John Traynor was a Royal Marine severely wounded during the First World War. He lived as an invalid until 1923, when he joined with fellow Catholics from the Liverpool area and journeyed to the Catholic shrines at Lourdes.
Biography
Traynor was born in Liverpool; his mother was a migrant from Ireland. He attended St. Patrick's Primary School, leaving school to become a sailor in the merchant marine. In 1907 he became a stoker in the Royal Navy Reserve joining the regular Navy at the start of World War I. He was wounded near Bruges on 8 October 1914, but recovered. He was hit by machine gun fire on 8 May 1915 while participating in a bayonet charge in the Gallipoli Campaign, losing the use of his right arm and beginning to suffer from epilepsy, and was discharged with an 80% pension. In April 1920, a surgeon in Liverpool attempted to cure the epilepsy by trepanning, an operation that was reported to have resulted in the partial paralysis of both legs. In 1923 he traveled to Lourdes with a group of pilgrims from Liverpool, dipping in the baths nine times. While there he is said to have been cured. In his book, Battlefield Tourism: Pilgrimage and the Commemoration of the Great War in Britain, Australia and Canada, 1919–1939,David William Lloyd discusses Traynor as part of an interwar phenomenon of mass pilgrimage, with large numbers of British ex-servicemen making pilgrimages both to the replica of Lourdes at the Carfin Grotto and to Lourdes itself.
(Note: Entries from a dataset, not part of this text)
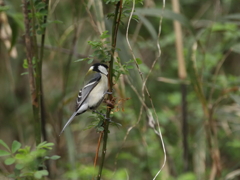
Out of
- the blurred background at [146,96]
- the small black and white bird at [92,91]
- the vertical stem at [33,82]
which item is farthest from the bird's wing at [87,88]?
the vertical stem at [33,82]

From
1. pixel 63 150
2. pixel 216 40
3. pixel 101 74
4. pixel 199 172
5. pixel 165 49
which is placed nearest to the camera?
pixel 101 74

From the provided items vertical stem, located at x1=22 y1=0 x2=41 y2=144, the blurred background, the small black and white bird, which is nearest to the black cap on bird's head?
the small black and white bird

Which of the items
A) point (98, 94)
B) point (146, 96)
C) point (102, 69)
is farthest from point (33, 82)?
point (146, 96)

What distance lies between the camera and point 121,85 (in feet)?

Upon his return to Liverpool, a crowd had assembled at Lime Street station to greet his arrival. John started a coal delivery business and returned to Lourdes as a stretcher bearer. He was one of the pre-war Presidents of the Liverpool Brancardiers Association. Despite this story, he is not listed amongst the verified Lourdes cures. The British Army refused to consider withdrawing his invalidity pensions awarded to him after he was originally wounded. Believers in Lourdes have identified John Traynor as the closest a British or Irish invalid has ever gotten to being officially pronounced a Lourdes miracle. In the context of Catholicism in Victorian England, various believers had identified him as the first British Catholic to be cured at Lourdes. According to Patrick Marnham, "Wherever two or three British pilgrims are gathered together the story of John Traynor will sooner or later be told." In his lighthearted 2009 book, Detour De France: An Englishman in Search of a Continental Education, actor Michael Simkins visits Lourdes, describing Traynor as the "most famous" English pilgrim to claim a cure at the shrine.